Remembering Hosbet Suresh: A voice for the voiceless and my chamber mate of 37 years

Senior Advocate Yusuf Muchhala pens a heartfelt eulogy to late Justice Hosbet Suresh (retd) who was a lifelong defender of human rights


On June 11, 2020, high-pitched, shrill voice, crying for justice was silenced by icy hands of death.  Justice Hosbet Suresh breathed his last on this day. His loud and shrill voice expressed the agony of oppressed and marginalised people who suffered injustice but silently bore the humiliation of suffering oppression.  He was the voice of the voiceless. Whenever I heard his voice either as a sitting judge or after his retirement as the ardent advocate of preservation of human rights, I am reminded of the couplet by noted Urdu poet Amir Minai. 

He said,

“khanjar chale kisi pey, tadapte hain hum amir,

sarey jahan ka dard hamarey jigar mein hai”. 


It can be translated in English as,

“When anyone is stabbed with dagger, I feel the pain, O Amir!. 

My heart is full of compassion for the agony of the whole humanity.” 


Justice Suresh carried that pain in his heart for the whole humanity which suffered in silence pangs of oppression and injustice.

He was always at the frontline of the activists giving expression to the victims whether of the communal riots during December 1992 and January 1993 or linguistic riots known as Cauvery riots.  He spoke and actively worked against the forced eviction of slum dwellers in 1995, caste atrocities in Chennai in 2000 and again the voice of the victims of 2002 Gujarat genocide, police killings of Dalits in Thambiraparani, unjustified firing of tribals in Dewas, Madhya Pradesh, and any issue affecting the right to life which is the basis of all the human rights.  He had the clear understanding of working of democracy.  It was his clear foresight that even a democratically elected leader sooner degenerates into a dictator.  There are many dictators who were democratically elected.  To prevent such abuse of democracy, it is necessary that civil society should be vigilant and have the culture of questioning legislative and executive actions by critically examining the same and protesting against any legislative/executive action which infringes the basic human rights of the citizens.  He therefore never wavered from protesting against the draconian laws like TADA, POTA or UAPA.
++++++++
■ Aim: Please revise the passage of the eulogy that opens with the words "Remembering Hosbet Suresh: A" and closes with "poet Amir Minai.", putting "downtrodden" wherever "oppressed" stands.

■ Data listing:
++++++++
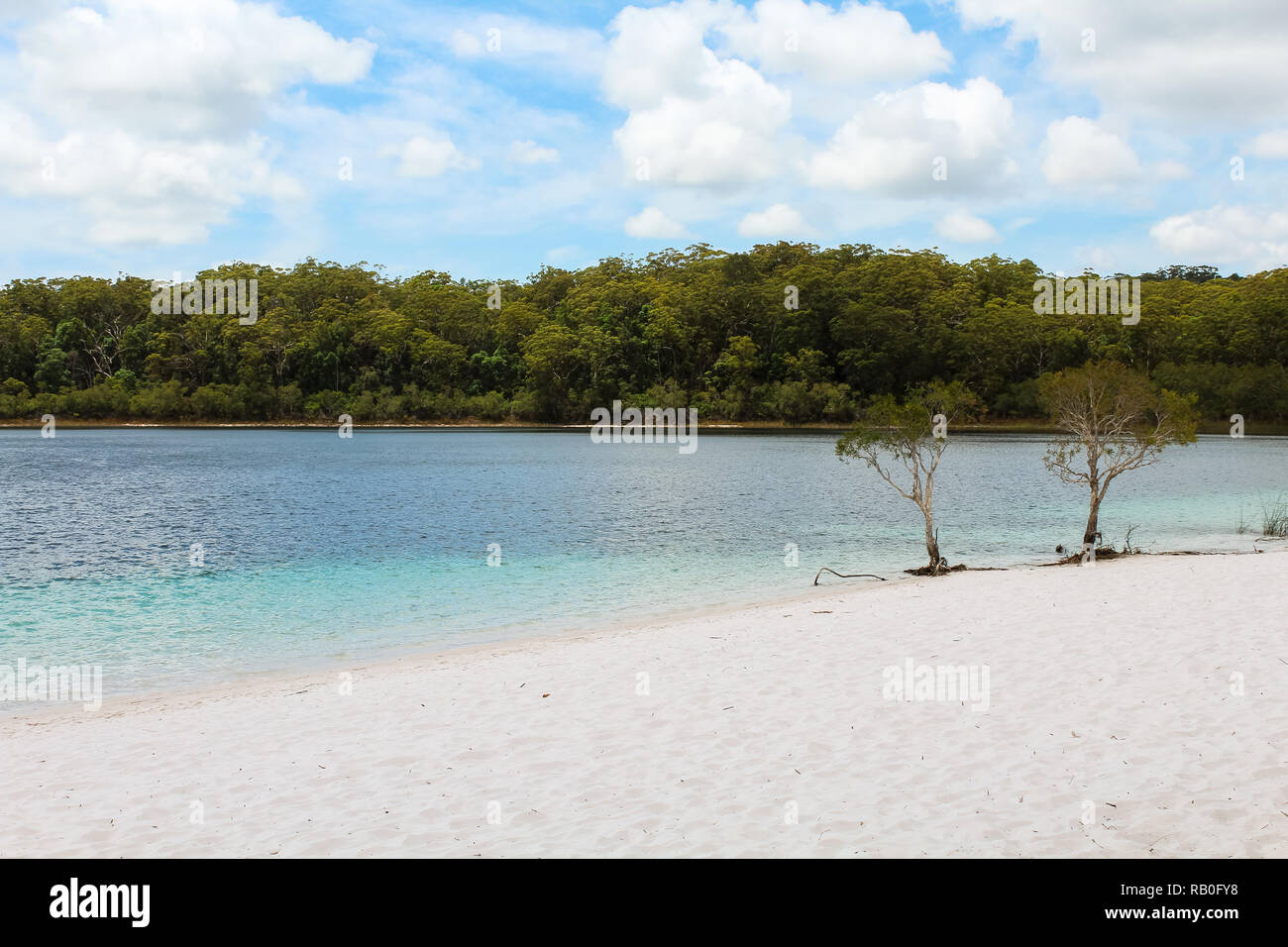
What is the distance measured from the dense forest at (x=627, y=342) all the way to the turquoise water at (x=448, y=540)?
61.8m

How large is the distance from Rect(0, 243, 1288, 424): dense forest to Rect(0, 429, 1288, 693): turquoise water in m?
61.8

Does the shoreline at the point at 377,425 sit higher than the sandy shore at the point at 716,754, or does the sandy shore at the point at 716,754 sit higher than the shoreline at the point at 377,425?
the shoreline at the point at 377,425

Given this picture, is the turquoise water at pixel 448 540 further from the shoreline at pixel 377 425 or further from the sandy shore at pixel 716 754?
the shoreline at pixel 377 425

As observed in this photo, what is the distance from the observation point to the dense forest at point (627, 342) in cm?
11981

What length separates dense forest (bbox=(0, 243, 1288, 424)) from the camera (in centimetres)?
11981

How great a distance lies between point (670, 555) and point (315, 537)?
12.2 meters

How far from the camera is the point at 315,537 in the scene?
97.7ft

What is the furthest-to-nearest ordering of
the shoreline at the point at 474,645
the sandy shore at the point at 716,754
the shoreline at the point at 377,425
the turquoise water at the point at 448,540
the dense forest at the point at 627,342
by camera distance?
++++++++
■ Correct answer:
Remembering Hosbet Suresh: A voice for the voiceless and my chamber mate of 37 years

Senior Advocate Yusuf Muchhala pens a heartfelt eulogy to late Justice Hosbet Suresh (retd) who was a lifelong defender of human rights


On June 11, 2020, high-pitched, shrill voice, crying for justice was silenced by icy hands of death.  Justice Hosbet Suresh breathed his last on this day. His loud and shrill voice expressed the agony of downtrodden and marginalised people who suffered injustice but silently bore the humiliation of suffering oppression.  He was the voice of the voiceless. Whenever I heard his voice either as a sitting judge or after his retirement as the ardent advocate of preservation of human rights, I am reminded of the couplet by noted Urdu poet Amir Minai.